What an adventure. She's exhausted. Joey's exhausted. I'm exhausted. 
But we're happy.  🎶So Happy Together 🎶




When you lose something precious and then get it back, you make sure to fulfill your promises. No more taking photos along our walks. It's going to take some discipline for me, based on my history. 
🎶"Now we're together every single day...
We're so happy and it's how we're gonna stay..."🎶


You do what you have to do and you honor your Promises. 
🎶"..Do wa diddy diddy dum diddy do..." 🎶

Night Night Miss Immy.  


Lyrics Do Wah Diddy by Manfred Mann
Songwriters: Ellie Greenwich / Jeff Barry
My apologies ahead of time if this song sticks in your head for the rest of the night too! 

Thursday, July 12, 2018

Driven by Fate



It's not how I planned it. 
You seem to assume a certain accountability 
For my future, 
Yet I gave control of me to you
When I gave my heart to you.
You, who interrupted the course of my destiny, 
Taking me to places I didn't want to go. 

At first I am angered. 
Dare you involve yourself in a way 
That alters my life, my Fate! 

Then I think again. My heart softens just a bit. 
Could it be that you are part of a Plan; 
Part of the Divine Design of my life?


I've been a word-monger all my life and yet
I think now that FATE is part of the word FATAL
Because in my fate I died as I was. 
Died and reborn as someone else.

All because of you. 

c. 2018  Kate McGahan

Tuesday, July 3, 2018

The Key to a Love that Lasts Forever

Letting Go doesn't mean you don't love them anymore. Letting Go doesn't mean you won't miss them anymore. You'll always remember. You can never cut the ties that bind two souls together who truly love each other. What you DO need to cut is the Leash of Grief and Guilt that binds them to you and prevents them from doing what is best for them.

As They say, set something free and if it was yours to begin with, it will come back. It's natural law, in Heaven and on Earth and in all the spaces in between life and death and life. Your loved ones cannot come back from a place they have not yet arrived. 

If you are looking for Signs and not finding them, take a look at what you are doing. If your best friend is still on the leash of your grief, your best friend is not yet free to be everything he or she can be. 

Letting Go is the most important thing you can do for both of you. It is the ultimate act of faith... and you will be rewarded for it.
★ ★ ★
> _Problem details_
Can you resume the blog posts on grief and letting go, writing on from their final sentence?

> _Stored data_
★ ★ ★
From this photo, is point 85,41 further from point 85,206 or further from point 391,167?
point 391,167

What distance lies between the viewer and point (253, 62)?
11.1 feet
★ ★ ★
> _Answer_
Breathe. Then Let Go. It's time.
You say you love. Do you love them enough to let them go? 
Do you trust them enough to have the faith that they will never leave?  




"'Do not cling to me,' said Jesus, 'for I have not yet ascended to the Father.'"
John 20:17
(Jesus to Mary Magdalene) 

Monday, July 2, 2018

ABSENT DAD


Today would have been my father's 84th birthday. 
Life wasn't perfect for us, yet it was somehow perfect in that we taught each other what we needed to learn from each other. 
It was not his fault. It's not my fault. 
It's no one's fault. It just is what it is. 
We all have something we believe is true that isn't true 
deep inside of us
and some of us spend our entire lives trying to undo the misconceptions and beliefs that hold us back from living a full life of love and adventure.  
It's never too late. 
Life is the school, love is the lesson.


It seemed so long between visits
Just every month or so,
And even then time shared was brief
It was hard to see him go.

Of course to mother there was relief
In seeing him depart.
But to his daughter, it was the first
Padlock upon her heart.



This early lesson taught her
That men we love can leave.
So be so ever careful
Not to fall, not to believe

In lasting love, for love can stray
And separate the two
Who so loved one another
As love made it's first debut.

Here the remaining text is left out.